====== Exercise text ======

When Were Antibiotics Discovered?
Sulphonamide drugs, which could be used to treat bacterial infections in people, were available from 1935 but the first true antibiotic did not come into widespread use until 1940. This was penicillin, which was actually discovered in 1928.
The discovery of penicillin by Alexander Fleming is one of the most famous stories in the history of science. It is an example of a discovery made by serendipity – in other words, by accident. Fleming happened to notice that a culture plate of bacteria that had been left lying around over a weekend had grown a mould. There was nothing unusual about that and Fleming was about to throw the plate away when he noticed that there was a clear area around the mould. He became intrigued when he realised that the mould was producing a substance that could kill the bacteria.
This led to further research and Fleming eventually extracted the active product from cultures of the mould. It was named penicillin after the Penicillium mould that had produced it. Although far from the purified penicillin we use today, this rough extract was still powerful enough to cure a few mice from a severe bacterial infection, suggesting that it might do the same in humans.
The First Antibiotics For Human TherapyFleming attempted to purify penicillin so that it could be used in more comprehensive animal and then human trials, but failed. Ten years later, three other scientists, Howard Florey, Ernst Chain and Norman Heatley, all working in England, finally perfected the method.
Penicillin could now be made in industrial quantities – and it was desperately needed because World War II had just begun. A drug that could cure bacterial infections in wounds was considered a major step forward. Unfortunately, England was so tied up with the war effort that there were not sufficient resources to set up large-scale production without help. A collaboration with centres in the USA was required and enough penicillin was made for treating soldiers who had sustained wounds.
Other Early AntibioticsIn the early 1940s, a second type of antibiotic, gramicidin was extracted from bacteria that normally grow in soil. This was active against staphylococcus bacteria but was not well tolerated, producing many toxic effects. In 1943, an American scientist Selman Waksman extracted streptomycin from another soil bacterium and showed that it was very effected, even against the bacterium that caused tuberculosis. During the 1950s and 1960s several new classes of antibiotics were discovered and research in the last 40 years has refined and synthesised more.

====== Dataset records ======

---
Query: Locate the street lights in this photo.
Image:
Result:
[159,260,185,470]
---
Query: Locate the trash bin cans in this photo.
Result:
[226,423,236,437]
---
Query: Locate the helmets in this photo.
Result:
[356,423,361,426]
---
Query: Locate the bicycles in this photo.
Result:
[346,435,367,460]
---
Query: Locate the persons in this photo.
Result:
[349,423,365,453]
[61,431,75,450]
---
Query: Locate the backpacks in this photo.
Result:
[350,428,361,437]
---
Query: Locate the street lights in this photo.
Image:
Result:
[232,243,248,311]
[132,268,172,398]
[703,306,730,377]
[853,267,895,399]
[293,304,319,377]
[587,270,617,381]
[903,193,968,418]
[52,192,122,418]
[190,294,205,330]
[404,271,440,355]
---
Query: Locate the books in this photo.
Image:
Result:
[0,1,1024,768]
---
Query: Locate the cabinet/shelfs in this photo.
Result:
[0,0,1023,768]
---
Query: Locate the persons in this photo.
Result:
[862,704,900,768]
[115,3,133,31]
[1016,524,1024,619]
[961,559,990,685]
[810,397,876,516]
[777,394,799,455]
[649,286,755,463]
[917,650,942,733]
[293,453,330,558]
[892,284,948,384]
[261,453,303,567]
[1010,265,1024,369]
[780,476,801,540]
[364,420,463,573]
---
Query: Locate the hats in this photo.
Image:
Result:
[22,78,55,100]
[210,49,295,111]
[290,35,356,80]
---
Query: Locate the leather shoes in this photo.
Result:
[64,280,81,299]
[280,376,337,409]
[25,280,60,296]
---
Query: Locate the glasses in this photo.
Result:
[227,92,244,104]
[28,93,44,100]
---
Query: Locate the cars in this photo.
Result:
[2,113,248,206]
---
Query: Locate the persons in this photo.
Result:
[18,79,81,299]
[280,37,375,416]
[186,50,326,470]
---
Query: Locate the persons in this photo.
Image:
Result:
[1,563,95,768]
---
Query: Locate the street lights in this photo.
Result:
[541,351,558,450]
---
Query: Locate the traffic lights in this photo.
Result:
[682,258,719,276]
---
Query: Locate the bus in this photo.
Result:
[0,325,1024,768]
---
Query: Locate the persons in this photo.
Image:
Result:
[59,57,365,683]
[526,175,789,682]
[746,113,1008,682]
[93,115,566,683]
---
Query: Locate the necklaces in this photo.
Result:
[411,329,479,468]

======

Brief A
According to the antibiotics text, what was penicillin named after?
Brief B
For each statement, say whether it agrees with the antibiotics text: (i) Sulphonamide drugs were available before penicillin came into widespread use. (ii) Gramicidin was well tolerated by patients. (iii) England set up large-scale penicillin production on its own during the war.
The entries play no part in what follows.

Solution A
It was named after the Penicillium mould that had produced it.

Solution B
(i) Yes: "Sulphonamide drugs, which could be used to treat bacterial infections in people, were available from 1935 but the first true antibiotic did not come into widespread use until 1940."
(ii) No: "was not well tolerated, producing many toxic effects"
(iii) No: "there were not sufficient resources to set up large-scale production without help"